_DIRECTION 1_
In the ExprMultiSet thread, how would you render "μ(expr) is the rewrite of the expression with variables replaced by any defined values." in Spanish?

**** PAGE EXTRACT

Re: Proposed definition of ExprMultiSet

Thanks Andy,

I anyway see things much clearer now after the f2f discussions!

best,
Axel

On 29 Mar 2010, at 23:07, Andy Seaborne wrote:

> 
> 
> On 26/03/2010 10:18 AM, Axel Polleres wrote:
> >
> > On 26 Mar 2010, at 09:57, Axel Polleres wrote:
> >
> >> short clarification request:
> >>
> >>> { eval(expr,μ) | μ in Ω such that eval(μ(expr)) is defined }
> >>
> >> by "is defined" you mean "is unequal to 'error'", yes?
> >
> > p.s.:
> >
> >   or do you mean such that μ(expr) is defined ?
> 
> μ is a substitution function (it's mapping from vars to terms).
> 
> μ(expr) is the rewrite of the expression with variables replaced by any
> defined values.

********
**** MATERIAL PROVIDED

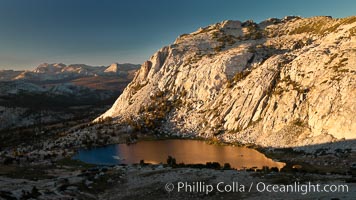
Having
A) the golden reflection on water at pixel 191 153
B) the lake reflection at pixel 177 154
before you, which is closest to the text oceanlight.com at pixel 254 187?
the golden reflection on water at pixel 191 153

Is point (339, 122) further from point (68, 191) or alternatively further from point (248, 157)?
point (68, 191)

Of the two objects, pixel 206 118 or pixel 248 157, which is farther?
pixel 206 118

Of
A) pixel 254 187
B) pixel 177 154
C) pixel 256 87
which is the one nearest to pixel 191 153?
pixel 177 154

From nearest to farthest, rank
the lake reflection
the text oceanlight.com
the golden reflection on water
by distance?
the text oceanlight.com → the golden reflection on water → the lake reflection

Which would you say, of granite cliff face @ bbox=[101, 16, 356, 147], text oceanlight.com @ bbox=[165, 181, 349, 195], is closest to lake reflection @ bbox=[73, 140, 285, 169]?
granite cliff face @ bbox=[101, 16, 356, 147]

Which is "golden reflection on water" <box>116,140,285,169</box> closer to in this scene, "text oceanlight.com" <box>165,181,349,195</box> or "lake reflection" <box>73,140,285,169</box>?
"lake reflection" <box>73,140,285,169</box>

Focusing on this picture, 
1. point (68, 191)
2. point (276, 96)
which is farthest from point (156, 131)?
point (68, 191)

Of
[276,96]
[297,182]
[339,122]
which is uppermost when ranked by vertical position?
[276,96]
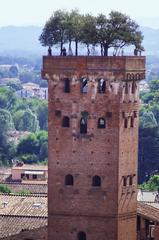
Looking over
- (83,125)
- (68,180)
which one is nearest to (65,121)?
(83,125)

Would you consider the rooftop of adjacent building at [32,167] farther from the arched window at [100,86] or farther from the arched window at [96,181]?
the arched window at [100,86]

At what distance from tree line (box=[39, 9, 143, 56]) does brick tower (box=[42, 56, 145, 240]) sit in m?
0.70

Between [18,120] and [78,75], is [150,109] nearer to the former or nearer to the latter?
[18,120]

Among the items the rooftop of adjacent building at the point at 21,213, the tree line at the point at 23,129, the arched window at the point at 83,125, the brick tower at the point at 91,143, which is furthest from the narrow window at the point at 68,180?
the tree line at the point at 23,129

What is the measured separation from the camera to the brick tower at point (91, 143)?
4131 centimetres

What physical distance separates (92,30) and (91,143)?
132 inches

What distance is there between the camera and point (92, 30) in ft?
137

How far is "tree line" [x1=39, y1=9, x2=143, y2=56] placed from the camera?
41844 millimetres

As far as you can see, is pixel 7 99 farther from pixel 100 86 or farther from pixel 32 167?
pixel 100 86

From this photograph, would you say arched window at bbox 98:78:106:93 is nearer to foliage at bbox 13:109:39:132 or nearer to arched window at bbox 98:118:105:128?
arched window at bbox 98:118:105:128

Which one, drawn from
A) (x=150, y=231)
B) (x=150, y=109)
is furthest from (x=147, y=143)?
(x=150, y=231)

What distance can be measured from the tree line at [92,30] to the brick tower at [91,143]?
2.30 feet

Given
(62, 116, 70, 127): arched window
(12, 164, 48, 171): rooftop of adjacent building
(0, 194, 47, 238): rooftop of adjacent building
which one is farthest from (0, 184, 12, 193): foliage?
(62, 116, 70, 127): arched window

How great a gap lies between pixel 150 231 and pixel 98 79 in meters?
5.28
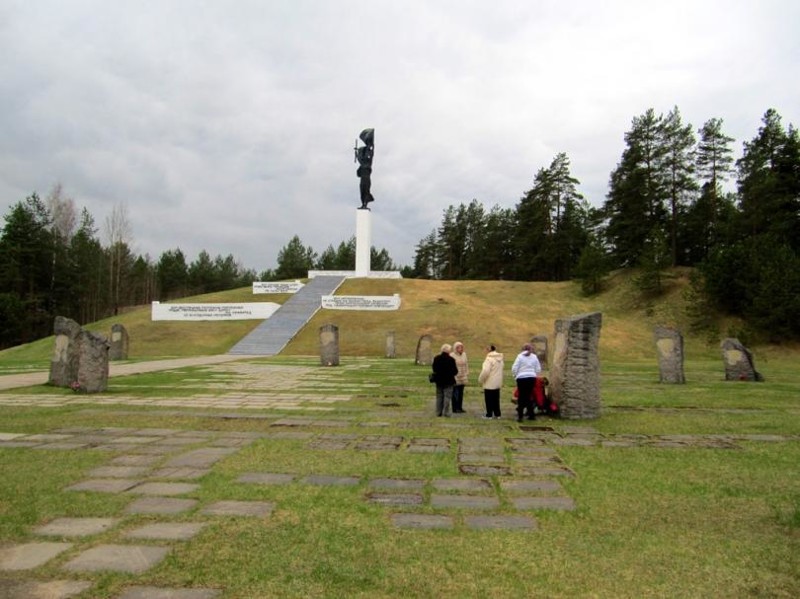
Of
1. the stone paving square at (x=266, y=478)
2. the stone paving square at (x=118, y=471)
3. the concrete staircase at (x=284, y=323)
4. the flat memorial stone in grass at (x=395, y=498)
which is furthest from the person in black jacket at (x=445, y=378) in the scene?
the concrete staircase at (x=284, y=323)

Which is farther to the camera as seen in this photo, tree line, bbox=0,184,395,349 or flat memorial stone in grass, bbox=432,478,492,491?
tree line, bbox=0,184,395,349

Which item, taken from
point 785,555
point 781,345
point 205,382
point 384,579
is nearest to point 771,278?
point 781,345

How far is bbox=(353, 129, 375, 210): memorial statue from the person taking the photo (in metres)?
53.8

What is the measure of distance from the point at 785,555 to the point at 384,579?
291cm

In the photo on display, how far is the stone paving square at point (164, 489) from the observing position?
219 inches

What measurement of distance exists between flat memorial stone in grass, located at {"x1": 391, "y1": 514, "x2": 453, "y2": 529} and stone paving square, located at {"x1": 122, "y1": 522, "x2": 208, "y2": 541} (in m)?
1.61

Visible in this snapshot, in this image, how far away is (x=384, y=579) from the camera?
3684 mm

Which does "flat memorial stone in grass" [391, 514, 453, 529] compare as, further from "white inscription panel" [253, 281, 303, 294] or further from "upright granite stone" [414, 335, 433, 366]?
"white inscription panel" [253, 281, 303, 294]

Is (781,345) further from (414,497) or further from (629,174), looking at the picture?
(414,497)

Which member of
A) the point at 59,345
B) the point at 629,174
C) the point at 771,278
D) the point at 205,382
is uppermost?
the point at 629,174

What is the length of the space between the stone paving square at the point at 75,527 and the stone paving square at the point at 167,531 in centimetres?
29

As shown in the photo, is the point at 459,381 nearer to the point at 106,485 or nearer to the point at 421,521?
the point at 421,521

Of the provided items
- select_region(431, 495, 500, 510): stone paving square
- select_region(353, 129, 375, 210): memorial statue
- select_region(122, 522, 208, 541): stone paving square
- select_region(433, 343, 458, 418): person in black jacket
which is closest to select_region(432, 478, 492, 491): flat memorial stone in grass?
select_region(431, 495, 500, 510): stone paving square

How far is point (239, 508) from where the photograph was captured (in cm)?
512
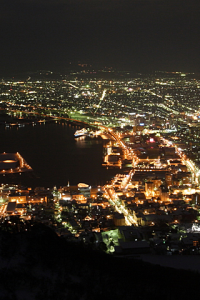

********

_DIRECTION 2_
Could you rewrite the entries from the line with "Which member of" through the end of the entries, swapping "uppermost" for "topmost" and changing nothing else? Leave the pictures out.

_PROBLEM SOLUTION 1_
μ(expr) es la reescritura de la expresión con las variables reemplazadas por los valores definidos que haya.

_PROBLEM SOLUTION 2_
Which member of
A) the point at 59,345
B) the point at 629,174
C) the point at 771,278
D) the point at 205,382
is topmost?
the point at 629,174

What is the length of the space between the stone paving square at the point at 75,527 and the stone paving square at the point at 167,531 in centimetres?
29

As shown in the photo, is the point at 459,381 nearer to the point at 106,485 or nearer to the point at 421,521?
the point at 421,521

Of the provided items
- select_region(431, 495, 500, 510): stone paving square
- select_region(353, 129, 375, 210): memorial statue
- select_region(122, 522, 208, 541): stone paving square
- select_region(433, 343, 458, 418): person in black jacket
which is closest to select_region(432, 478, 492, 491): flat memorial stone in grass?
select_region(431, 495, 500, 510): stone paving square

How far is point (239, 508) from where the photograph was captured (in cm)?
512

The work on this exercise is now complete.